What does “built-in interest” actually look like? It can be interesting construction at the neckline (so you get the dressed-up feeling without a necklace sitting hot against your skin), decorative detail woven into the garment itself, pattern or print, colour (not just neutrals, actually wear what works for you), or fabric texture. Eyelet fabric is a perfect example; those little cutouts do double duty: they add visual interest, and they breathe. Anything with an interesting weave, texture, or pattern built into the cloth itself can make a plain silhouette feel considered and intentional.
My own hot-weather t-shirts all have either interesting construction or a print that makes them interesting on their own. Nothing else needs to be added.
2. Reconsider the dress
I want to make a case for the dress as the ultimate hot-weather garment, especially for Classic style personalities.
A dress is, in itself, a complete and polished outfit. One decision, done. But there’s also a physical comfort argument: when it’s truly hot, a waistband that has to be fastened and held up is actually more restrictive than a dress that simply skims the body without that tightness at the midsection. A floaty dress with no waist construction can feel significantly cooler than even a pair of linen shorts with a buttoned-up waistband that fits snugly to your body.
The question to ask yourself is: can you find a dress that suits your personality AND has that built-in detail we talked about? Because if you can, you have an outfit that requires nothing else. That’s the goal.

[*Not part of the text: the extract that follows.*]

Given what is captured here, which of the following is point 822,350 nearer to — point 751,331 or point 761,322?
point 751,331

3. Rethink your accessories, don’t abandon them
Earrings are still your friend in summer. The key word is lightweight. I’ve been loving a pair of hand-crocheted flower earrings I bought from an artisan; they weigh practically nothing, they go with everything in my colour palette, and they add that finishing touch without the heat factor of a necklace lying against your neck.
And here’s one I’ve been using a lot this summer: brooches. Brooches are genuinely back (they never really went away, but they’re having a moment), and pinning a brooch at the neckline gives you that elevated, Classic-style feeling without anything hanging around your neck in the heat. It’s a small shift with a surprisingly big payoff.
Wear a brooch, not a necklace. You will thank me by the end of summer.
The underlying principle
If you love a polished, elevated aesthetic, hot weather isn’t asking you to abandon your style. It’s asking you to find it in a single garment instead of building it up through layers and additions. The interest, the colour, the detail, it all still needs to be there. It just needs to live in the clothes themselves.
Shop accordingly. When you’re browsing summer pieces, ask: does this work on its own? Is there something here that makes it interesting without anything added? If yes, buy it. If it needs a necklace, a jacket, and a scarf to look like you, leave it on the rack.
Your summer wardrobe should be doing the work, not you.